Top of Source records

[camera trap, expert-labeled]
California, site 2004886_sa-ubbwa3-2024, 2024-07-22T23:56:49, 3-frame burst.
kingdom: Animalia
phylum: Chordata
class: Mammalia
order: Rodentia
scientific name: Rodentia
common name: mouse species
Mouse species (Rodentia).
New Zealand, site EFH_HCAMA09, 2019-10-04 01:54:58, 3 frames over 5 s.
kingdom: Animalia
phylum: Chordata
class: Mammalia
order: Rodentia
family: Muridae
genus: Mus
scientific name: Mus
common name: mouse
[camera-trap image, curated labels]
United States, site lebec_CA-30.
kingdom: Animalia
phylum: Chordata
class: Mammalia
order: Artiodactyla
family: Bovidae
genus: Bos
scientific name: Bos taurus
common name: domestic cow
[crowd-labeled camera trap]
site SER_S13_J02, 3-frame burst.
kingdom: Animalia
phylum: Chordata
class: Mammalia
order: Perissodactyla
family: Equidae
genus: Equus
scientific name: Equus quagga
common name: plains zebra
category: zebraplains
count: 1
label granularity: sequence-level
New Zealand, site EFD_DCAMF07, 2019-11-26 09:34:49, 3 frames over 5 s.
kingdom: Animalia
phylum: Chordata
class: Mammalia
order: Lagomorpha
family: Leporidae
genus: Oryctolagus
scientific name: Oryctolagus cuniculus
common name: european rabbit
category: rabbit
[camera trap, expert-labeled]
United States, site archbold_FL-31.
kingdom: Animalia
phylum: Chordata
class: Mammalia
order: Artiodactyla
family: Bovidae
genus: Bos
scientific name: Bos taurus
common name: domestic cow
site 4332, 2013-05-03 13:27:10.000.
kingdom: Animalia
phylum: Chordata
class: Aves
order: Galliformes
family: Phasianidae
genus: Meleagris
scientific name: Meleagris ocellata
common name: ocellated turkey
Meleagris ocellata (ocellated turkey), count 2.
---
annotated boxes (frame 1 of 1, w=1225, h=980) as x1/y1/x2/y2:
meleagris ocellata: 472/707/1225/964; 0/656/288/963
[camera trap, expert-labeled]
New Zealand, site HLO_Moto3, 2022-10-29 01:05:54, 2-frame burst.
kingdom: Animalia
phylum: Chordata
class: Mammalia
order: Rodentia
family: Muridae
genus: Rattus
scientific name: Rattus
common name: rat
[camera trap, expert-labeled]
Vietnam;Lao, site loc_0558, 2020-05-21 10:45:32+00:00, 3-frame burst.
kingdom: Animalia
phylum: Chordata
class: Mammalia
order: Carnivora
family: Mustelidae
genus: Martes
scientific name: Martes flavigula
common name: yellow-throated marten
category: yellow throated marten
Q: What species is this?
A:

Bottom of Source records

### What you have to do
The records above should be transcribed in full, with no differences.

### Answer to the exercise
[camera trap, expert-labeled]
California, site 2004886_sa-ubbwa3-2024, 2024-07-22T23:56:49, 3-frame burst.
kingdom: Animalia
phylum: Chordata
class: Mammalia
order: Rodentia
scientific name: Rodentia
common name: mouse species
Mouse species (Rodentia).
New Zealand, site EFH_HCAMA09, 2019-10-04 01:54:58, 3 frames over 5 s.
kingdom: Animalia
phylum: Chordata
class: Mammalia
order: Rodentia
family: Muridae
genus: Mus
scientific name: Mus
common name: mouse
[camera-trap image, curated labels]
United States, site lebec_CA-30.
kingdom: Animalia
phylum: Chordata
class: Mammalia
order: Artiodactyla
family: Bovidae
genus: Bos
scientific name: Bos taurus
common name: domestic cow
[crowd-labeled camera trap]
site SER_S13_J02, 3-frame burst.
kingdom: Animalia
phylum: Chordata
class: Mammalia
order: Perissodactyla
family: Equidae
genus: Equus
scientific name: Equus quagga
common name: plains zebra
category: zebraplains
count: 1
label granularity: sequence-level
New Zealand, site EFD_DCAMF07, 2019-11-26 09:34:49, 3 frames over 5 s.
kingdom: Animalia
phylum: Chordata
class: Mammalia
order: Lagomorpha
family: Leporidae
genus: Oryctolagus
scientific name: Oryctolagus cuniculus
common name: european rabbit
category: rabbit
[camera trap, expert-labeled]
United States, site archbold_FL-31.
kingdom: Animalia
phylum: Chordata
class: Mammalia
order: Artiodactyla
family: Bovidae
genus: Bos
scientific name: Bos taurus
common name: domestic cow
site 4332, 2013-05-03 13:27:10.000.
kingdom: Animalia
phylum: Chordata
class: Aves
order: Galliformes
family: Phasianidae
genus: Meleagris
scientific name: Meleagris ocellata
common name: ocellated turkey
Meleagris ocellata (ocellated turkey), count 2.
---
annotated boxes (frame 1 of 1, w=1225, h=980) as x1/y1/x2/y2:
meleagris ocellata: 472/707/1225/964; 0/656/288/963
[camera trap, expert-labeled]
New Zealand, site HLO_Moto3, 2022-10-29 01:05:54, 2-frame burst.
kingdom: Animalia
phylum: Chordata
class: Mammalia
order: Rodentia
family: Muridae
genus: Rattus
scientific name: Rattus
common name: rat
[camera trap, expert-labeled]
Vietnam;Lao, site loc_0558, 2020-05-21 10:45:32+00:00, 3-frame burst.
kingdom: Animalia
phylum: Chordata
class: Mammalia
order: Carnivora
family: Mustelidae
genus: Martes
scientific name: Martes flavigula
common name: yellow-throated marten
category: yellow throated marten
Q: What species is this?
A:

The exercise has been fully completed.